With Taken director Pierre Morel at the helm and an accomplished actor who is hoping for his action breakthrough (Sean Penn), one can’t fault The Gunman for selling itself as another iteration of the aforementioned Liam Neeson-led franchise in order to incur more ticket sales. And while it has the against-all-odds action sequences, the plight to return a kidnapped loved one to safety, haunted pasts, double crosses and a wealth of international locales, this actioner differs in an attempt to add a layer of real-life conflict. This grounded aspect — perhaps attributed to the humanitarian-minded Penn taking part in the writing and producing — often feels muddled alongside the cliched trappings of the action genre, but ultimately makes for a slightly better-than-average revenge thriller.

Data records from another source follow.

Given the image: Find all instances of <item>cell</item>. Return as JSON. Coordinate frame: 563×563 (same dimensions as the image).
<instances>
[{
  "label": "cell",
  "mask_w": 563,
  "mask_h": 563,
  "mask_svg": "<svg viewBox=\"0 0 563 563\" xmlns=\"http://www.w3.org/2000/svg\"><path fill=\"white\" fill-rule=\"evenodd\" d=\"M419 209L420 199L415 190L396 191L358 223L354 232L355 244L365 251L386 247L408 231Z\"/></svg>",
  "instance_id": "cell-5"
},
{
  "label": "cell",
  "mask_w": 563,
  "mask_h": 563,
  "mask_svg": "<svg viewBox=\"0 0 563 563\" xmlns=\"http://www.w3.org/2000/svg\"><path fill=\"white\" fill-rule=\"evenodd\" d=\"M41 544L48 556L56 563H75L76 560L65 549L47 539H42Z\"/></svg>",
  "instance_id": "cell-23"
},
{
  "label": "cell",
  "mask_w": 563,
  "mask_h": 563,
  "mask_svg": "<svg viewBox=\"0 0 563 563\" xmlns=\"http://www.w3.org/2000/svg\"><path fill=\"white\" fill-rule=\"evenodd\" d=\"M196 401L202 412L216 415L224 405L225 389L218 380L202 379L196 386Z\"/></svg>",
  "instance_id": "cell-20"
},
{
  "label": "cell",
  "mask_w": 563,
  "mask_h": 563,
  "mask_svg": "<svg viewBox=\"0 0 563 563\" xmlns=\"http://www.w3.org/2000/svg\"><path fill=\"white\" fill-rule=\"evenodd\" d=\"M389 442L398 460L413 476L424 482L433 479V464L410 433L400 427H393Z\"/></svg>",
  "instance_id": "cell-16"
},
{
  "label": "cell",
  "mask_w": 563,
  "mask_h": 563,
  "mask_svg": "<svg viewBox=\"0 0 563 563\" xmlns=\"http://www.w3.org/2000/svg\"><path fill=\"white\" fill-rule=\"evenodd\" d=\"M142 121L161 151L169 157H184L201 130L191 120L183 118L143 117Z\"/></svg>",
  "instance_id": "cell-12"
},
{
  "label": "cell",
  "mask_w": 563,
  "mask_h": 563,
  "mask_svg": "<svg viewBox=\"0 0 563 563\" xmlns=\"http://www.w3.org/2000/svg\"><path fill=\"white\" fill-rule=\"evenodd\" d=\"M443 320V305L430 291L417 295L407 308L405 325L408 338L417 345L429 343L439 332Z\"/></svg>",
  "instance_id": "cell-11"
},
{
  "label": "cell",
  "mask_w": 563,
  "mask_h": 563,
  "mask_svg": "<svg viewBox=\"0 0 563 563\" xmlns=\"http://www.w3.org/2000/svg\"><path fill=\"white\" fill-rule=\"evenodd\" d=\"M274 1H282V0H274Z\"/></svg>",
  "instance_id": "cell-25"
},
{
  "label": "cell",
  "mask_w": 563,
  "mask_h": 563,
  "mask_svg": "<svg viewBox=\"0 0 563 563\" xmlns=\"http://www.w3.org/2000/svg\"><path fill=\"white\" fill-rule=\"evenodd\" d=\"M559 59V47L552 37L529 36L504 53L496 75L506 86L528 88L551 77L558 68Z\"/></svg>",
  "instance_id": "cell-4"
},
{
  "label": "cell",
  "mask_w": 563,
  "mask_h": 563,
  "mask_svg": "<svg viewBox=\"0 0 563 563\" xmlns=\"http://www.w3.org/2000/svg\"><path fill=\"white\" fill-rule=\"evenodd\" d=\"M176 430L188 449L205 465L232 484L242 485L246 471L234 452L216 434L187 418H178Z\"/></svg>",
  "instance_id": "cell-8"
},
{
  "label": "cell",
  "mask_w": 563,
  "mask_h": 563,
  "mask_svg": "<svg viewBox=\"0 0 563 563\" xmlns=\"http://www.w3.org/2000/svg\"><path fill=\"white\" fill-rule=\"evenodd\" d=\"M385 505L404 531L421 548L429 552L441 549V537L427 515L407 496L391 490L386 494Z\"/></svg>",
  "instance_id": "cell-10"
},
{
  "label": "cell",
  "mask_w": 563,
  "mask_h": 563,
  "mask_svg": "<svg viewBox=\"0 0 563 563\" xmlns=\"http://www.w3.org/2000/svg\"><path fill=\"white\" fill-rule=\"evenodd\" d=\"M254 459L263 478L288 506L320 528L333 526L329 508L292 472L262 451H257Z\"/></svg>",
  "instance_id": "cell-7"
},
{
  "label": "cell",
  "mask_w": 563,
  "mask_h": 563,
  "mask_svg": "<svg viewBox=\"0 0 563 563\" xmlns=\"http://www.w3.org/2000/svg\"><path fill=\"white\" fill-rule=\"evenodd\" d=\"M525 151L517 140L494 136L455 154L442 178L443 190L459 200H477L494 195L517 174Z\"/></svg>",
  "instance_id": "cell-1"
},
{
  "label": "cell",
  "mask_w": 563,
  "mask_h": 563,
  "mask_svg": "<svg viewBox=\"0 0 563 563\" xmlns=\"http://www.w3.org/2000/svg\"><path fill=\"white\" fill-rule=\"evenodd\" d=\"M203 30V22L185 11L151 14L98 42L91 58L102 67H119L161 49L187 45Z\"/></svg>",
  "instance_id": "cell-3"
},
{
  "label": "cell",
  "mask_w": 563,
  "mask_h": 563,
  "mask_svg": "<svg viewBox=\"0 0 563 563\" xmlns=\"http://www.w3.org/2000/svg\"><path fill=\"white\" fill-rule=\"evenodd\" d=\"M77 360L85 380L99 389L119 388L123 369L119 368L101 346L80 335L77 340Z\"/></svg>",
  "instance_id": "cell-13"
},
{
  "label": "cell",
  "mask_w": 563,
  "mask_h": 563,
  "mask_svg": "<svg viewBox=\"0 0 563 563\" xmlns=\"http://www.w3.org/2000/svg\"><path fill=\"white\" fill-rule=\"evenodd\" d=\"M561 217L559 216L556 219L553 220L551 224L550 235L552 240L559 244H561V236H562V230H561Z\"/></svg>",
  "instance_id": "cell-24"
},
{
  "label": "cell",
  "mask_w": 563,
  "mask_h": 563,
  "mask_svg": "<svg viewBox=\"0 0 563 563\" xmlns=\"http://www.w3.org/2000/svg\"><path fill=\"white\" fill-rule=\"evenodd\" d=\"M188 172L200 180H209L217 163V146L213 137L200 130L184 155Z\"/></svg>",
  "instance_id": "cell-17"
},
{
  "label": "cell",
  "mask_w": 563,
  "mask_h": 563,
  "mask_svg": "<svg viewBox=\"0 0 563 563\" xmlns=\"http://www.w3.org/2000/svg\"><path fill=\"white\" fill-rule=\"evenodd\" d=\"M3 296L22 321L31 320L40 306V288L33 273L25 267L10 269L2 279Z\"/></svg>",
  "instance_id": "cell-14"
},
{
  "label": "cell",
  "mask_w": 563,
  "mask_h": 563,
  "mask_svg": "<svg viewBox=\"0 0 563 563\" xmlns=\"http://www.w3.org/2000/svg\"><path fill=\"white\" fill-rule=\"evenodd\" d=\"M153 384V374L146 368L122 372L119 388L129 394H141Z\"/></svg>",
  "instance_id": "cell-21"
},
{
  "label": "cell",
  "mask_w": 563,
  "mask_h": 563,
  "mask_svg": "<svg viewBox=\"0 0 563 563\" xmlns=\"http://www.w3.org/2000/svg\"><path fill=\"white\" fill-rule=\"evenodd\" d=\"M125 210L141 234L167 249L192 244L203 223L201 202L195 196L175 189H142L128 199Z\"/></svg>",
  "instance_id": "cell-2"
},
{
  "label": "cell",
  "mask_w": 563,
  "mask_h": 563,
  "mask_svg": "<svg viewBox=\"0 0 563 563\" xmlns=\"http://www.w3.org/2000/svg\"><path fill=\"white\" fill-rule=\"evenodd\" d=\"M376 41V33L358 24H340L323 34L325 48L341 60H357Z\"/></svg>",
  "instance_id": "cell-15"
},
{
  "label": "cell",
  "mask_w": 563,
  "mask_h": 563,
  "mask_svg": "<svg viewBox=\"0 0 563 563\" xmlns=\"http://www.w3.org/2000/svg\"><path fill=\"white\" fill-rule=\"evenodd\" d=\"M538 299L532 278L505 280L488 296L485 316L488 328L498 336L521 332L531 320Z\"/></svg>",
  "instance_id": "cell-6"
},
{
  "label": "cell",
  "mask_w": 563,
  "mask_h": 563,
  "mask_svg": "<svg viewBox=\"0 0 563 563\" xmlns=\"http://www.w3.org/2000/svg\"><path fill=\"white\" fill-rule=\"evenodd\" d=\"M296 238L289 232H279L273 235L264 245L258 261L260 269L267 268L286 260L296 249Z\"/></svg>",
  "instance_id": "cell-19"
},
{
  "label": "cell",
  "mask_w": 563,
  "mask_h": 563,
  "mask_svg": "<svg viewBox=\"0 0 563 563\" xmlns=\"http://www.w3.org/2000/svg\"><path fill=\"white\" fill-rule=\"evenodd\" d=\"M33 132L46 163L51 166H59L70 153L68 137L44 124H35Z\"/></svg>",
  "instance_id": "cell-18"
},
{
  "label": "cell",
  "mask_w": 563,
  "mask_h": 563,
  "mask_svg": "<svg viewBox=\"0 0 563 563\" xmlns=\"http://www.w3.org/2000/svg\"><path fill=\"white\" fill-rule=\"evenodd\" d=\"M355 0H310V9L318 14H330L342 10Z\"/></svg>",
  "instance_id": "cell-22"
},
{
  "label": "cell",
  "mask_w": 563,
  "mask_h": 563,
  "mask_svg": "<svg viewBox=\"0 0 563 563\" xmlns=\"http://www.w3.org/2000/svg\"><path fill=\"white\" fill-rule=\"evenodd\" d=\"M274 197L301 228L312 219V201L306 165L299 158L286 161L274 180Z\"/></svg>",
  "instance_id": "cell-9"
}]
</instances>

Opening in 2006 in the Congo, Jim Terrier (Penn) has been hired by the government there to protect humanitarian workers. We also find him doing some undercover work as a mercenary assassin. Having fallen in love with local doctor Annie (Jasmine Trinca) and forming a bond with Felix (Javier Bardem), when a dangerous mission is put in Jim’s hands, it causes him to flee everyone he knows and go into hiding. Returning eight years later to the Congo — alone, this time — he hopes the past is behind him as he assists an NGO in providing water and resources to an undeveloped area. His hopes are soon unfulfilled as a trio of hired guns come to not only kill him, but take a portion of his blood for proof of death to a mysterious client.
Evading their attack, as Penn’s ripped and lethal character will do more than a few times in the film, he sets out on a Europe-trotting journey to Barcelona, London, and Gibraltar in order to track down the person that wants him dead for his mission eight years prior (with seemingly only a few options, considering its initial secrecy). In Barcelona, he finds Annie and Felix are now married, leading to the film’s funniest subplot: an awkward love triangle that features interrupted dinners, long-awaited sex, and horse-riding innuendos. Despite the brevity these scenes may contain — all thanks to a peculiar performance from Bardem, who seems to be taking at least a sliver from his over-the-top character in The Counselor — Morel attempts to capture things in a fairly serious tone.
Shoot-outs in a lavish house and Jim cleverly attempting to take down assailants in his getaway house don’t reach John Wick-levels of meticulous execution, but provide the thrills one expects. Morel even has a few welcome touches to add more weight than his normal non-stop barrage approach: a shot following an unexpected punch, featuring a woman falling to her likely demise, is an impactful respite from the action. These sequences don’t quite gel with the blatant clunky exposition delivered by talking heads, which itself feels odd next to the downright silliness of Jim riding a merry-go-round or the flagrant metaphors found at a bullfight.
Despite wasted support from seasoned talents Idris Elba, Ray Winstone, and the formidable Mark Rylance, the film gets by on an outlandish Bardem and Penn, whose brawny presence convinces in his action debut. Potentially interesting elements, such as Jim’s deteriorating health causing him to lose functions in the most inopportune of times, come off as a cheap gimmick rather than anything genuinely affecting. While Penn and company clearly have global activism on their minds during the introduction and conclusion, there’s also little to be had in the way of conveying these issues intelligently. A muscular, passable piece of slick entertainment on the action front, The Gunman‘s ambitions are welcome, but could have used another polish.
The Gunman hits theaters on Friday, March 20th.